> Quoted passage:
↓

Coorbit spaces associated to quasi-Banach function spaces and their molecular decomposition

TL;DR

This paper extends the theory of coorbit spaces linked to integrable group representations and quasi-Banach function spaces, broadening applicability and simplifying previous results, including molecular decompositions and dual frames.

Contribution

It generalizes coorbit space theory to arbitrary locally compact groups and weaker integrability conditions, and establishes molecular dual frames and Riesz sequences for quasi-Banach spaces.

Findings

Extended coorbit theory to nonunimodular groups.

Proved existence of molecular dual frames and Riesz sequences.

Applied weaker integrability conditions for analyzing vectors.

↑

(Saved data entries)
↓

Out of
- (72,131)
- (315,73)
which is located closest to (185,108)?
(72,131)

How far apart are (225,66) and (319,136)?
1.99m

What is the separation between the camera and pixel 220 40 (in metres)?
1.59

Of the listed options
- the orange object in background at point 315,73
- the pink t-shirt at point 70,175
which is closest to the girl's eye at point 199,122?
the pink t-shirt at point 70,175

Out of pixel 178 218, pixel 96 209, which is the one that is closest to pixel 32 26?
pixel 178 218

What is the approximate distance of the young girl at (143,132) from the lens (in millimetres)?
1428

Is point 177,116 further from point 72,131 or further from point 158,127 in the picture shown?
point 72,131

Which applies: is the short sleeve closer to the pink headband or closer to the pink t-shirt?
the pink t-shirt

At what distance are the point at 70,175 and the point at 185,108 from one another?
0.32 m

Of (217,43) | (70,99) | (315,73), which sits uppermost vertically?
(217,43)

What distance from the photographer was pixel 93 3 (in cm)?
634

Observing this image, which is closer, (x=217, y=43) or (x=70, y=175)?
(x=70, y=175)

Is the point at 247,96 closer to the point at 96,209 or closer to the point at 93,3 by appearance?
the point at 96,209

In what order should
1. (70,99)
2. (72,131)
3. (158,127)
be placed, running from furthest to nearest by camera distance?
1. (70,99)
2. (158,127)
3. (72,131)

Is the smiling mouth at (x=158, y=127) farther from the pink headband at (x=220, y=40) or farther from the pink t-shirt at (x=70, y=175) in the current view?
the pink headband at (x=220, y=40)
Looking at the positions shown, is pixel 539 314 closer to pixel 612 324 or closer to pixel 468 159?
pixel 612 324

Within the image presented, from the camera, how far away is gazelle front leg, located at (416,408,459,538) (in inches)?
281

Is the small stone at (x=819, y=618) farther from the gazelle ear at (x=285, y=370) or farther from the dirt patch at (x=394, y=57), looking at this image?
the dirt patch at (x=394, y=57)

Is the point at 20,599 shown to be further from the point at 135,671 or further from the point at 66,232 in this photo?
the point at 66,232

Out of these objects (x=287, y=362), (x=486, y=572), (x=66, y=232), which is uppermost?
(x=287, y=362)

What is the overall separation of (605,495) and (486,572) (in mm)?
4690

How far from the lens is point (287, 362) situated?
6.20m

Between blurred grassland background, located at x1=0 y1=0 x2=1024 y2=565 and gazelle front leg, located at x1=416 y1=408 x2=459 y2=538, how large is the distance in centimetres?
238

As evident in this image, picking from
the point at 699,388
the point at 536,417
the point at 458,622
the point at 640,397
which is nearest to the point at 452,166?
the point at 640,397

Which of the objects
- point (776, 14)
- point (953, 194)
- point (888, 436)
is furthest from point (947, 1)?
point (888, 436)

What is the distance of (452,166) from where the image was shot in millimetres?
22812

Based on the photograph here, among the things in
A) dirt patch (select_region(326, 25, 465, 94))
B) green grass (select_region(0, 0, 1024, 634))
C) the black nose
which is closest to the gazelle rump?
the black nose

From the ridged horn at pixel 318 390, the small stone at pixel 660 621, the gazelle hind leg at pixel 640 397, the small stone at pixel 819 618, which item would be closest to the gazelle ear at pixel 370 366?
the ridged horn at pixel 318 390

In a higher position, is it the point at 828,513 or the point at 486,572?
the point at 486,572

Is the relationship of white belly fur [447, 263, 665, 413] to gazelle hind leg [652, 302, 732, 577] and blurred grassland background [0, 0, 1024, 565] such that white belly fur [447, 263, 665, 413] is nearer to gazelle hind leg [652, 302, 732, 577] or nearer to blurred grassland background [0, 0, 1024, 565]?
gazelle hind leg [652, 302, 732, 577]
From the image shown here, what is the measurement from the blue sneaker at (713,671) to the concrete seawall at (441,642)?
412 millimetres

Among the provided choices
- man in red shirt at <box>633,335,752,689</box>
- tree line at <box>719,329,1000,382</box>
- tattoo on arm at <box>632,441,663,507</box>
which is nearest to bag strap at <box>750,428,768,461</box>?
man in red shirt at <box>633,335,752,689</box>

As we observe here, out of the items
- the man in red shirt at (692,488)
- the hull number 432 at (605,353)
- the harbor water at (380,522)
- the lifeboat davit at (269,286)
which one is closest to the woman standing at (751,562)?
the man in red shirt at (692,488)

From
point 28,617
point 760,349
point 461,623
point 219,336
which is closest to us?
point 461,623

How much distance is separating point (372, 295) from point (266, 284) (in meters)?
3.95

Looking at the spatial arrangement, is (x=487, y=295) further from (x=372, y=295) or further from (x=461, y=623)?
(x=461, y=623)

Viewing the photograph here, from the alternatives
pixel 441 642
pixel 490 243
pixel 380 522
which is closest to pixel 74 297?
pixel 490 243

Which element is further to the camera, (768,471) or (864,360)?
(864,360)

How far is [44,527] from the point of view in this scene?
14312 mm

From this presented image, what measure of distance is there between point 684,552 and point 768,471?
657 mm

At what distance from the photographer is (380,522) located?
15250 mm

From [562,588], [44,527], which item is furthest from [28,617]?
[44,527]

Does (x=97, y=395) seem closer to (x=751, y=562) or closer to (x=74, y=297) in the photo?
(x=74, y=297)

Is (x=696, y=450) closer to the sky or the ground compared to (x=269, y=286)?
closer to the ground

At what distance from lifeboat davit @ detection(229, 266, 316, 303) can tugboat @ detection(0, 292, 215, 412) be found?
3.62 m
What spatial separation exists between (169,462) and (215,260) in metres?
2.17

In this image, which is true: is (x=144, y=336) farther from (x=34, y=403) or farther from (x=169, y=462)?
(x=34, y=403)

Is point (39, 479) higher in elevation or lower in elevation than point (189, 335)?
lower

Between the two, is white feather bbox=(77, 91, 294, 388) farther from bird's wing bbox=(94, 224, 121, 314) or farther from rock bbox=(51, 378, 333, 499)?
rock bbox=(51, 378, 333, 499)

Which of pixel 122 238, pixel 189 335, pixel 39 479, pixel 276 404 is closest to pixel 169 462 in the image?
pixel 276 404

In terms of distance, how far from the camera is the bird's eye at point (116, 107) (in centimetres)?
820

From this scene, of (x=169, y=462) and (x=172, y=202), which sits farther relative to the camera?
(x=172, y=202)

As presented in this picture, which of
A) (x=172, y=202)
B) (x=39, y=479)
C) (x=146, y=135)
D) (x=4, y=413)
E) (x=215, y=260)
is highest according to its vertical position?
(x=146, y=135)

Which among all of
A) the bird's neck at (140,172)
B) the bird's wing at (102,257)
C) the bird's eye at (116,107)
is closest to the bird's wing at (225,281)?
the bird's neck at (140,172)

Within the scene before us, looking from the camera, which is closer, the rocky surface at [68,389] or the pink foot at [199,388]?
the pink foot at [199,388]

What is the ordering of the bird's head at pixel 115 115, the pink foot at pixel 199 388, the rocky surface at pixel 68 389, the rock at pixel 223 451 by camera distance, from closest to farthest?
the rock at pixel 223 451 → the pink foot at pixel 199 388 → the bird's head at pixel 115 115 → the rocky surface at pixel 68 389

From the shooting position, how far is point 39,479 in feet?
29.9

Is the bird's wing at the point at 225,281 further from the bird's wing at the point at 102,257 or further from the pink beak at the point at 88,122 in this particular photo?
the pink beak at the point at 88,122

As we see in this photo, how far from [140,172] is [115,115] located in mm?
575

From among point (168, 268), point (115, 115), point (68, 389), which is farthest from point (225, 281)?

↑

> Instructions:
1) Please list every finding given under the "Findings" heading of the coorbit spaces summary.
2) According to the coorbit spaces summary, what kind of groups does the paper generalize coorbit space theory to?
3) Decide whether each statement agrees with the coorbit spaces summary, and support each decision with the deciding words from it.
(a) The paper extends coorbit theory to nonunimodular groups.
(b) The paper relies on stronger integrability conditions for analyzing vectors.
(c) The paper establishes molecular dual frames for quasi-Banach spaces.

> Completed exercise:
1)
1. Extended coorbit theory to nonunimodular groups.
2. Proved existence of molecular dual frames and Riesz sequences.
3. Applied weaker integrability conditions for analyzing vectors.

2) Arbitrary locally compact groups.

3)
(a) Yes: "Extended coorbit theory to nonunimodular groups."
(b) No: "Applied weaker integrability conditions for analyzing vectors."
(c) Yes: "establishes molecular dual frames and Riesz sequences for quasi-Banach spaces."